The late great film critic Roger Ebert famously said, “The movies are like a machine that generates empathy.” No other film I’ve seen this year has evoked such empathetic feelings in me than Nomadland. I knew within the first ten minutes of watching Chloé Zhao’s followup to her fantastic feature, The Rider, that I would turn around and watch it all over again immediately.

Based on the 2017 non-fiction book by Jessica Bruder, the film follows Fern (Frances McDormand), a recently widowed woman in her sixties living in the economically depressed town of Empire, Nevada. At the outset, she puts most of her belongings in storage, loads up her small van with essentials and heads out on the open road to join the burgeoning itinerant, seasonal gig economy of recession-addled 2011. With thick skin yet a warm smile, Fern yearns to work hard. Although she needs help every now and then, she firmly pushes back on anyone who tries to sympathize with her. Hopping from jobs at an Amazon fulfillment center, a janitorial position in a camper park, to fry cooking fast food, Fern specifically calls herself houseless instead of homeless. She makes sure people know she has made a choice and will not play the victim.

We follow Fern for a little over a year, often in quick snippets of scenes, and often with very little dialogue.

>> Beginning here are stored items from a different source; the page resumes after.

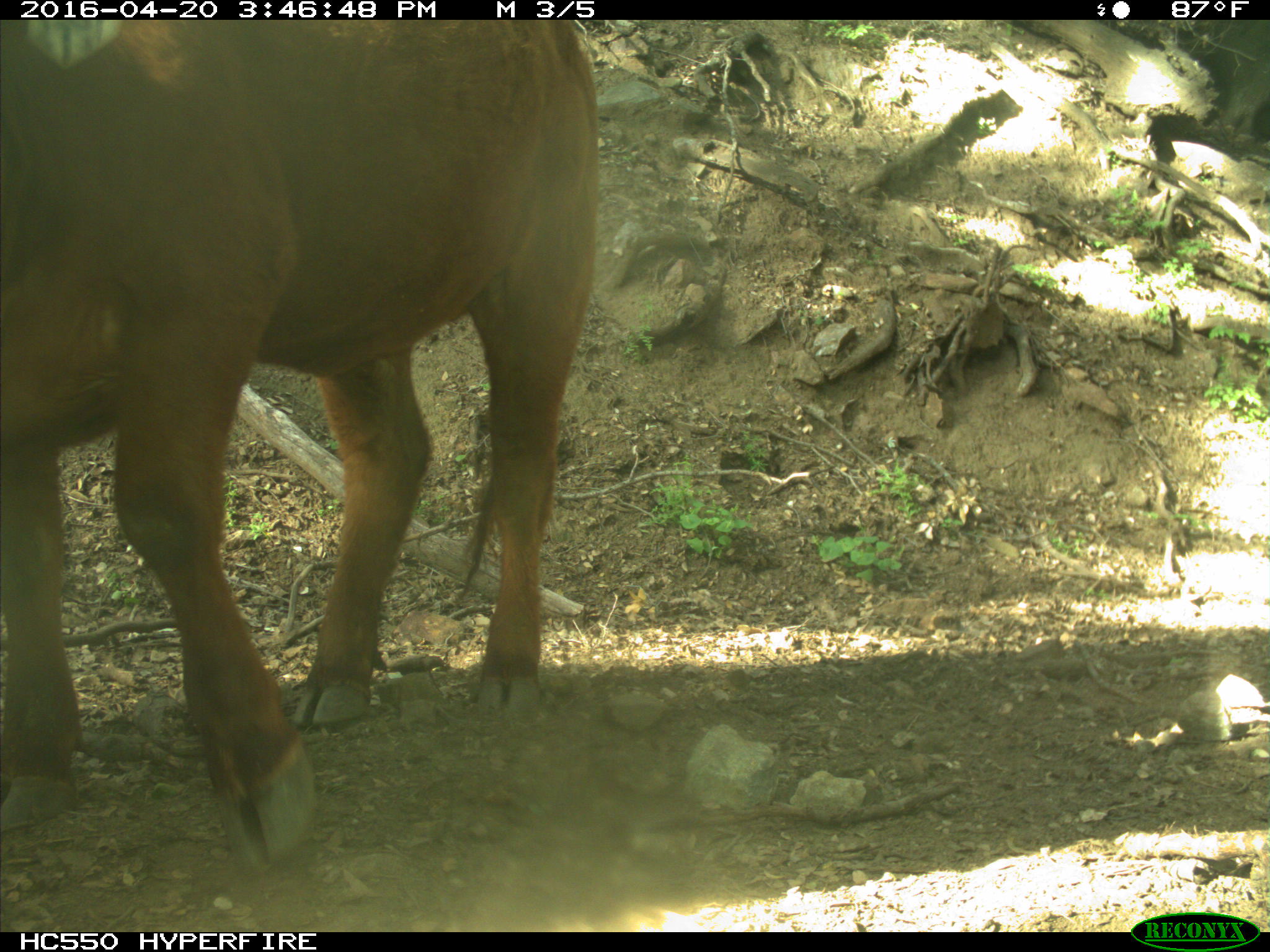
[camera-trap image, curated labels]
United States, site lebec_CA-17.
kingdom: Animalia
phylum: Chordata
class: Mammalia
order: Artiodactyla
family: Bovidae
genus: Bos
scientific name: Bos taurus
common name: domestic cow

McDormand does a beautiful job of seamlessly blending in with a cast of non-professionals, most of whom play versions of themselves. In fact, she took an actual job at Amazon at one point. McDormand, who optioned Bruder’s novel and acted as one of the producers of the film, must have known that she’s one of the few truly authentic actors who could pull off this character. Stripped of vanity, ego, and pretense we see in so many stars, McDormand oozes no-nonsense directness in every frame. In the past, she has typically leaned into a tough-as-nails persona, yet here she may suffer no fools, but she also displays enormous compassion and kindness. Look at how she interacts with a young kid who bums a cigarette off of her and inspires her to recite her wedding speech. You feel how much she misses her husband yet know she can still find happiness somehow. It made me fall in love with McDormand in a whole new way, with this, for me, being her career best performance. The plaintive, gorgeous, piano-driven score by Ludovico Einaudi accompanies Fern every step of the way, bringing us closer and closer to the heart of this incredible person.
Like The Rider, Zhao employs a documentary style to her filmmaking, along with techniques reminiscent of Terrence Malick and Kelly Reichardt, yet her style feels warmer, almost to the edge of sentimental, without getting all gooey. From beginning to end, I simply felt Fern, naked, sometimes literally, raw, filled with haunted memories which shine through in her eyes. She’s part of a growing section of the population, most middle-aged and beyond, who “make it work”.
Fern stays for a while with a community of “nomads” led by Bob Wells, a real life YouTuber with a large following who provides endless tips on cheap ways to live out of your vehicle. Playing himself, Bob doesn’t pretend to have all the answers for Fern, but he gives her a sense of identity in her difficult journey. She also notably encounters two women who have a deep effect on her. One named Linda May gives her many tips on navigating jobs in this new world, while Swankie, played by Charlene Swankie, stops the movie cold for a mini-master class of a monologue about her ability to love life despite her many struggles. You won’t find a purer display of acting in which a person communicates their entire existence with such clarity and heart. It’s THE movie moment of 2020 and something I watched over and over. Fern gets a love interest in the form of Dave (David Strathairn), another actor who never seems to act, but just IS the characters he plays. Their storyline could have easily hijacked the narrative and planted it firmly in some too familiar tropes, but Zhao, who wrote, directed and edited this film, has the smarts to know exactly what she wants to convey, and hack moves don’t seem to exist in her vocabulary.
Zhao gets considerable assistance from her mainstay cinematographer, Joshua James Richards. Filled with both great beauty and impoverished realism, his images give the film a grand, epic scale while also feeling warmly intimate. The way he frames McDormand against landscapes or moves in on her face, tells the story better than paragraphs of dialogue ever could.

Nomadland feels like a movie of its time, with its depiction of tough Americans making do in an unstable world. It transcends this, however, by carving an unforgettable path for this average woman, unapologetically on her own, getting it done. In the past, a film of this ilk would have found a conventional path for someone like Fern. Carrots get dangled here and there, but Fern discovers, through all of her challenges, what glorious meaning one can derive from simply surviving. In doing so, she honors these unsung strugglers who represent the backbone of this country. Nomadland is a masterpiece.
By Glenn Gaylord, Senior Film Critic
Nomadland opens for a limited run December 4th – 11th in the Film at Lincoln Center Virtual Cinema, and will open wide on February 19th 2021. No streaming details have been announced as yet. Put this on your must-see list for what I predict will be the Best Picture Oscar Winner.